Дмитрий разбудил Павла на заре:
— Искупаемся до завтрака!
Еще висел предрассветный туман, а уже благовестили заутреню колокола сельской церкви. Вот туман разорвало, растащило, растянуло вмиг, и над чистой, омытой вчерашним дождем степью краем выглянуло солнце, стали розовыми легкие облачка. Павел и Дмитрий шли по росистой, прохладной траве. Скрипели колодезные журавли, громко переговаривались бабы, собирая стадо, звонко хлопал бичом пастух. На закрытой мажаре выезжал из села мужик в соломенной шляпе с широкими полями и белой льняной рубахе. Поклонился с достоинством.

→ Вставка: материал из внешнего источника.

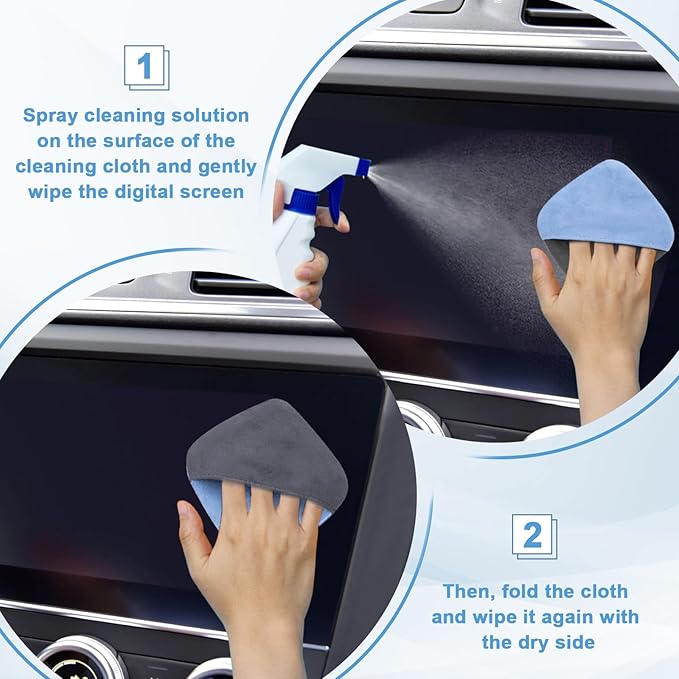 1

Spray cleaning solution on the surface of the cleaning cloth and gently wipe the digital screen

2

Then, fold the cloth and wipe it again with the dry side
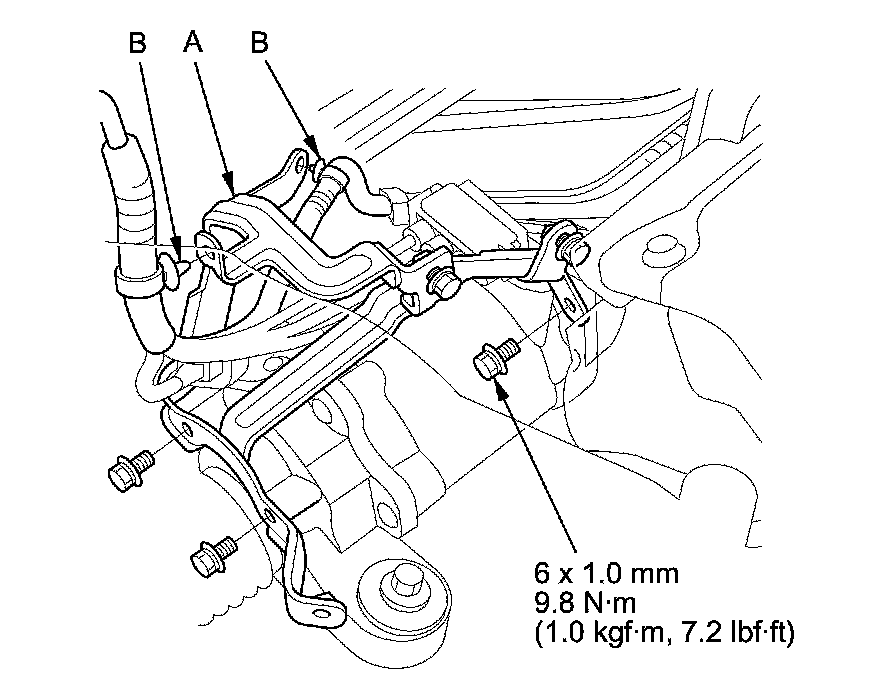 B A B

6 x 1.0 mm
9.8 N·m
(1.0 kgf·m, 7.2 lbf·ft)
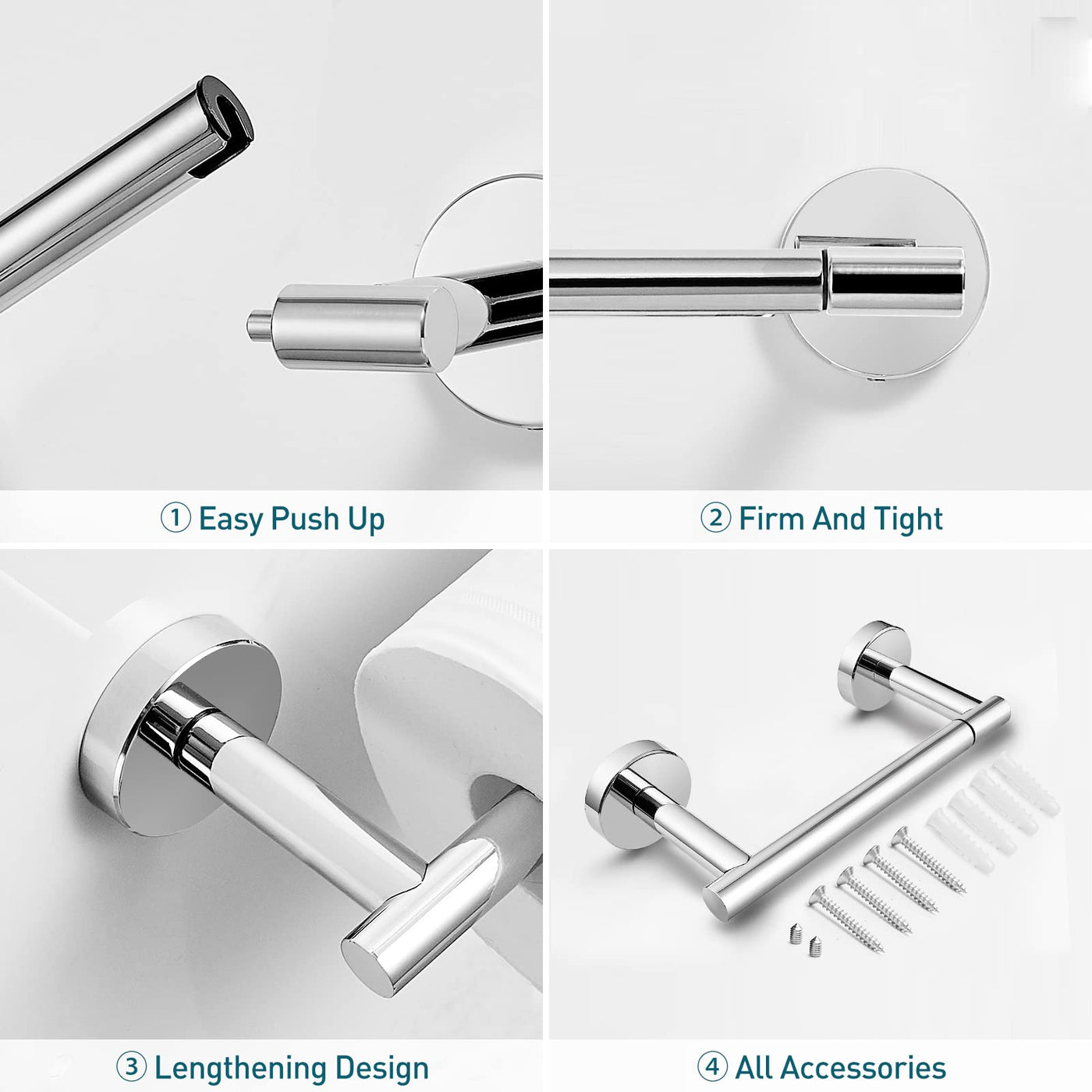 ① Easy Push Up

② Firm And Tight

③ Lengthening Design

④ All Accessories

— Гончар Антип за глиной отправился. В детстве, когда я тут подолгу гостил, он мне разных зверей лепил и свистульки. Нет тут того мальца, кому бы он чего не смастерил, — рассказывал Дмитрий.

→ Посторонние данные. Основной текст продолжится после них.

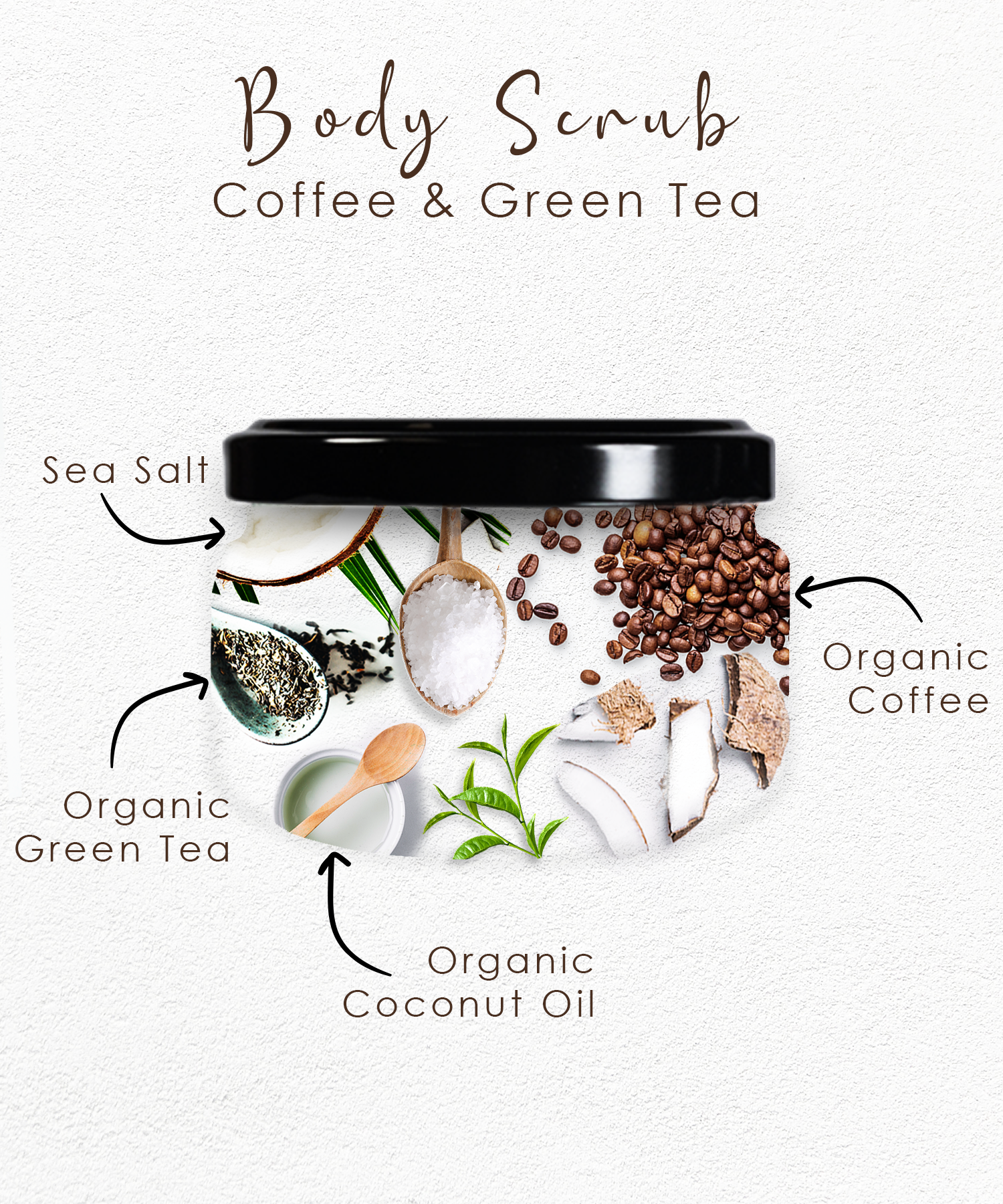 Body Scrub
Coffee & Green Tea

Sea Salt

Organic Coffee

Organic Green Tea

Organic Coconut Oil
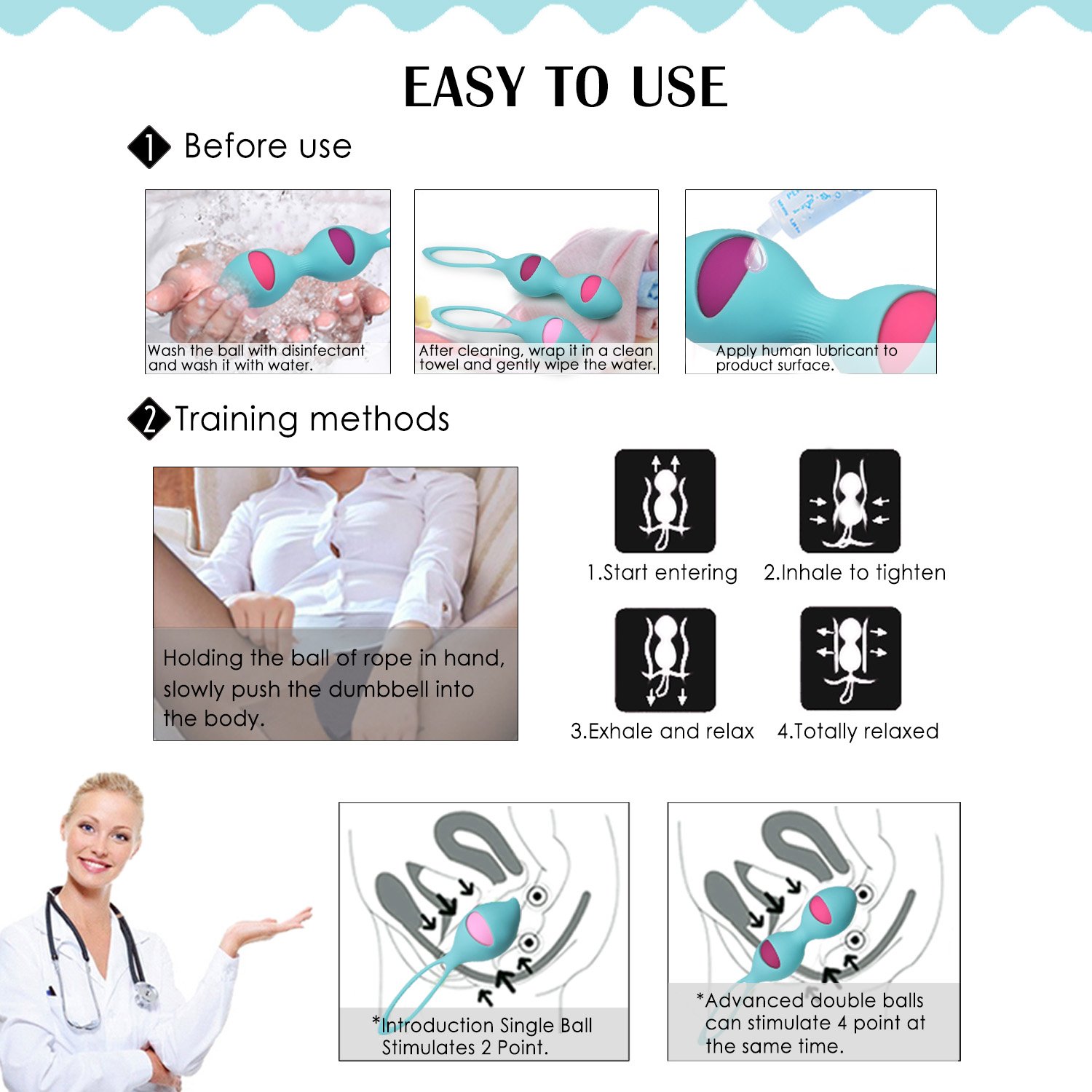 EASY TO USE

1 Before use

Wash the ball with disinfectant and wash it with water.

After cleaning, wrap it in a clean towel and gently wipe the water.

Apply human lubricant to product surface.

2 Training methods

Holding the ball of rope in hand, slowly push the dumbbell into the body.

1.Start entering

2.Inhale to tighten

3.Exhale and relax

4.Totally relaxed

*Introduction Single Ball Stimulates 2 Point.

*Advanced double balls can stimulate 4 point at the same time.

На той стороне реки берег обрывистый, в щуриных норах, а этот пологий, песчаный. Густые ивы полоскали сочные листья в воде, покачивалась на волне привязанная к дереву лодка.

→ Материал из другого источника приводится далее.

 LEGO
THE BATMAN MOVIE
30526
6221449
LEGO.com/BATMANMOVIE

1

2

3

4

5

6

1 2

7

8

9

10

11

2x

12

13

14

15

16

На середине рыбак выбирал сеть.
— Здравствуй, Прохор! — окликнул его Дмитрий. Рыбак вскинул голову, узнал.
— Ты ли, Митя? С прибытием! Приходи на уху! Небось давно не едал.
— Порядком. В Петербурге такой не умеют варить, как твоя Ганна.
Купались долго, потом валялись на прохладном песке. Поднялось солнце, выгрело.
— Тишь да гладь, и нет никакого самодержца и никакой полиции, — мечтательно промолвил Точисский,
— Если бы так…
— Помнишь, как надеялся Лермонтов: «Быть может, за стеной Кавказа сокроюсь от твоих пашей, от их всевидящего глаза, от их всеслышащих ушей…»
Они замолчали, задумались. Первым заговорил Павел:
— Знаешь, о чем я? Такие, как Иван Богомазов, твердо верят в социализм сельской общины, а мужик задыхается под налогами, и никакая сельская община его не спасает. Помню, об этом еще в Екатеринбурге от Лебеденко слышал.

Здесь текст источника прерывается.